» **Goal**:
Swap "wooden chair" for "oak chair" in the lines running from the start of the records through the line that contains "according to camera distance.", and give those lines again with everything else unchanged.

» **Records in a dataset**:
━━━━
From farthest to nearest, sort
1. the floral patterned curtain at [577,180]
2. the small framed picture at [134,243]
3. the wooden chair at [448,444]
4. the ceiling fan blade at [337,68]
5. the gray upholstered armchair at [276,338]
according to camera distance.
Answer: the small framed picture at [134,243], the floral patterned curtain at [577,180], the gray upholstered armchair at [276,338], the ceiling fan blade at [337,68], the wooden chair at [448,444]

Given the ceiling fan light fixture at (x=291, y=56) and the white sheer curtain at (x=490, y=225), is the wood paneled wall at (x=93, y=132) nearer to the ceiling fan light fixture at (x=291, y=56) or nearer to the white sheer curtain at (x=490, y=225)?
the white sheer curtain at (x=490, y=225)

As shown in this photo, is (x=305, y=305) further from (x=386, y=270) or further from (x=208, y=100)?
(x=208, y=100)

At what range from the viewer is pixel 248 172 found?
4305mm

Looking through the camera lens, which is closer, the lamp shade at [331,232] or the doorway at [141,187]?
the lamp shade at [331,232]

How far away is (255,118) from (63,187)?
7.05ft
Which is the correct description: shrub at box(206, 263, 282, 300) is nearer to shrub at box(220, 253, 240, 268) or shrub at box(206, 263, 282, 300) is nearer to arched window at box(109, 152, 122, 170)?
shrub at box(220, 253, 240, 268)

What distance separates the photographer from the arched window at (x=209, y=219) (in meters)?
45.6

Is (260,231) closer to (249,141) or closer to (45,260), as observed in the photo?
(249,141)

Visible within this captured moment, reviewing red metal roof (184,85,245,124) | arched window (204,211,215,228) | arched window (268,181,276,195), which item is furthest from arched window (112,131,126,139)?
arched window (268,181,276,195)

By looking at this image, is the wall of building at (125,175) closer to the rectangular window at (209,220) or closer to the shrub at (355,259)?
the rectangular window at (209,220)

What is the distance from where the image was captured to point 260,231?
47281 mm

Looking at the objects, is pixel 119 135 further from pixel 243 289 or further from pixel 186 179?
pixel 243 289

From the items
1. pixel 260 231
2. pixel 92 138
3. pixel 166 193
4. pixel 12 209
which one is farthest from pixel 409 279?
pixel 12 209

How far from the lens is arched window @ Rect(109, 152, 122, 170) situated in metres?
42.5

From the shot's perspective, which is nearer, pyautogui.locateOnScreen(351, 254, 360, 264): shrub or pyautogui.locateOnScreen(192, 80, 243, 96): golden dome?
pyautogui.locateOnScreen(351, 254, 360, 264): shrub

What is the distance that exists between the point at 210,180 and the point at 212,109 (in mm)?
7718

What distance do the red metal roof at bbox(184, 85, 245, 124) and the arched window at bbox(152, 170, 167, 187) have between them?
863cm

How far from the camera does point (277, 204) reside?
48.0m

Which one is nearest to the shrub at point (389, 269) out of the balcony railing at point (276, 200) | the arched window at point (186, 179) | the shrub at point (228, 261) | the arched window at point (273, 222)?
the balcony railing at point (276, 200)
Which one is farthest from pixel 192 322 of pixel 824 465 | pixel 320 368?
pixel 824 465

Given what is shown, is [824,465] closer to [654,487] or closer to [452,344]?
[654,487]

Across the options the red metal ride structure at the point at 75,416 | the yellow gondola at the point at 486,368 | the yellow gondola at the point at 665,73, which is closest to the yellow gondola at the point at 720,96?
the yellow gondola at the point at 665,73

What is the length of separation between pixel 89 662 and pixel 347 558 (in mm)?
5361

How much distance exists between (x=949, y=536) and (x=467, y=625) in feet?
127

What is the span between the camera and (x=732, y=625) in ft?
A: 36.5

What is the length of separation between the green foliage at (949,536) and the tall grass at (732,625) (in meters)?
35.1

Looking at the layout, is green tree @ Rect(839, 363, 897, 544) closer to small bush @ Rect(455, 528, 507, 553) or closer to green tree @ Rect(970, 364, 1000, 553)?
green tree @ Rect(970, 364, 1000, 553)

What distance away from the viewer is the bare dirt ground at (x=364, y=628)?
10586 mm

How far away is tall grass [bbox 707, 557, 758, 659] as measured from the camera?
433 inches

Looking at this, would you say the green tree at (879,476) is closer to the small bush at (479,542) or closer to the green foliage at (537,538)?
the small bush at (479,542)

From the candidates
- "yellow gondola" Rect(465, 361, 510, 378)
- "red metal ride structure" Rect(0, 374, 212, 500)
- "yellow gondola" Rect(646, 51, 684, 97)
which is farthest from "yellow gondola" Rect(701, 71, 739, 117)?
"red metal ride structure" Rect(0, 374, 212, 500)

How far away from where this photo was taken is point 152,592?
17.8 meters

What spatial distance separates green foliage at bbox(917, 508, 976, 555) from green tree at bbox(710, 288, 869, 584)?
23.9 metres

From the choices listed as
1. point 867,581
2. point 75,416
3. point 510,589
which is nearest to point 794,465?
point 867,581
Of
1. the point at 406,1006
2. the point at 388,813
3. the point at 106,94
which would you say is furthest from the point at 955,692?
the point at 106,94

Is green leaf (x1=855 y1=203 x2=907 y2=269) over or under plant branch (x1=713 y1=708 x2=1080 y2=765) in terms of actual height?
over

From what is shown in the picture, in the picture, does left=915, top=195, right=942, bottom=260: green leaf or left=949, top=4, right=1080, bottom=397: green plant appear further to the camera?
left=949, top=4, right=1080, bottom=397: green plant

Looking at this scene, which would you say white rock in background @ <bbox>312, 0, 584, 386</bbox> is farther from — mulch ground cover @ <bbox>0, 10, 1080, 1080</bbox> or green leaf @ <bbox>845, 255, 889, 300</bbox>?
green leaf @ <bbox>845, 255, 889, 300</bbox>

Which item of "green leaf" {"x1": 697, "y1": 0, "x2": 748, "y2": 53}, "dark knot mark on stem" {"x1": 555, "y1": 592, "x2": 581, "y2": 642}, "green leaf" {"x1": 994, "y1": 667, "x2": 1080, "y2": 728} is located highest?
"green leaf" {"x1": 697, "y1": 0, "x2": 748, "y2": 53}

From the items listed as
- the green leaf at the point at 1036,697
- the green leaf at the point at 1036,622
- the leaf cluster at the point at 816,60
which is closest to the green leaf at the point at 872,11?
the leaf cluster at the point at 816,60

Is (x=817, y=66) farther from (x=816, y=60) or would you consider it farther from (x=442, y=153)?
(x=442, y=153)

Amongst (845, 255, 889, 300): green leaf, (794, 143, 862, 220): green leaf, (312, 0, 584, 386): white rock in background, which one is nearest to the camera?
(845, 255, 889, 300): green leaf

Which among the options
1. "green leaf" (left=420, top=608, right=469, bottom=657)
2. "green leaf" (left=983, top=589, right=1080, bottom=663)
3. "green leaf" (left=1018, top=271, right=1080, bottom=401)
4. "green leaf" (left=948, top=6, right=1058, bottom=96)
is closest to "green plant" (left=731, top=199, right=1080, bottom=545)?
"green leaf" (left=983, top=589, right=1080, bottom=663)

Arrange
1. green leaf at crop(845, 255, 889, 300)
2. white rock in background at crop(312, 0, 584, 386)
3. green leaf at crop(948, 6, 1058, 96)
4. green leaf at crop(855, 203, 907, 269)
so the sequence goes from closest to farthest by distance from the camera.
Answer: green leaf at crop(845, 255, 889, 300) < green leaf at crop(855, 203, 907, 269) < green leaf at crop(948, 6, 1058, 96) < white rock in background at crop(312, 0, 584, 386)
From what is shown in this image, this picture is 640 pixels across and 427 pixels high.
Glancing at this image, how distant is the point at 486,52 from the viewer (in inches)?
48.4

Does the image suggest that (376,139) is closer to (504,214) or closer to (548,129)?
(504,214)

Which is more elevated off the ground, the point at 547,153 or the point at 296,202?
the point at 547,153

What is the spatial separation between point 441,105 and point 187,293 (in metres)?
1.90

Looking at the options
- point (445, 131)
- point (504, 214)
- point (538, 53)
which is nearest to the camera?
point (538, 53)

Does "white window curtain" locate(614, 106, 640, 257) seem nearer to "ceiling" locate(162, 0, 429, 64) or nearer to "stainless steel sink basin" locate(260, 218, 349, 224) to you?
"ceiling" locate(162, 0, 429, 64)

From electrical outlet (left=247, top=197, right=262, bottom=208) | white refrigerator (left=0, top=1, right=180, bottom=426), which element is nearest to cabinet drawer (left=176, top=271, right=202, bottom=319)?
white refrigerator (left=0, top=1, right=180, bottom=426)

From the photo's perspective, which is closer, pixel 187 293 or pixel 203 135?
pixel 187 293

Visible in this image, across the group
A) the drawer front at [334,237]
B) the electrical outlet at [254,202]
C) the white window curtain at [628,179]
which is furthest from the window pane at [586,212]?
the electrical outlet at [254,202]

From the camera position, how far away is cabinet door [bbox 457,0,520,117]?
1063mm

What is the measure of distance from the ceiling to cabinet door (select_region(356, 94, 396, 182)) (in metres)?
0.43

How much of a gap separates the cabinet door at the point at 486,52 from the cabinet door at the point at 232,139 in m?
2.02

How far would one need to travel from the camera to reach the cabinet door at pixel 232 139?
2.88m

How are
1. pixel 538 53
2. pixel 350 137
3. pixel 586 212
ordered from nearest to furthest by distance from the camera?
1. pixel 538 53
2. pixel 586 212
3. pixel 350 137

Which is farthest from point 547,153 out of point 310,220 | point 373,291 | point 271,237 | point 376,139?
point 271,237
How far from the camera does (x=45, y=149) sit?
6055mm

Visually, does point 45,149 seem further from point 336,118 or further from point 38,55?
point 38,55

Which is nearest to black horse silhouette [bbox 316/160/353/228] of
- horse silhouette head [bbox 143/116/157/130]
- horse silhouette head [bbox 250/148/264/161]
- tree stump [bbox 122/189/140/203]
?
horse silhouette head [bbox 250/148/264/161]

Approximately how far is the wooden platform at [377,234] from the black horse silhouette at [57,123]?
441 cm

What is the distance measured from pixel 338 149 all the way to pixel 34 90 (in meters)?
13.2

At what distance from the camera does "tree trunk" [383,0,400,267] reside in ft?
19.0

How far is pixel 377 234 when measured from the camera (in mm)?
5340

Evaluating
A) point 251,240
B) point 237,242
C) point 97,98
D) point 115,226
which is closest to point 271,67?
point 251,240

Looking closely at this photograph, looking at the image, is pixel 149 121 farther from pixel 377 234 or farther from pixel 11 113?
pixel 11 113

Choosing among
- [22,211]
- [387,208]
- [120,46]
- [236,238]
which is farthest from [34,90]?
━━━━
» **Written solution**:
From farthest to nearest, sort
1. the floral patterned curtain at [577,180]
2. the small framed picture at [134,243]
3. the oak chair at [448,444]
4. the ceiling fan blade at [337,68]
5. the gray upholstered armchair at [276,338]
according to camera distance.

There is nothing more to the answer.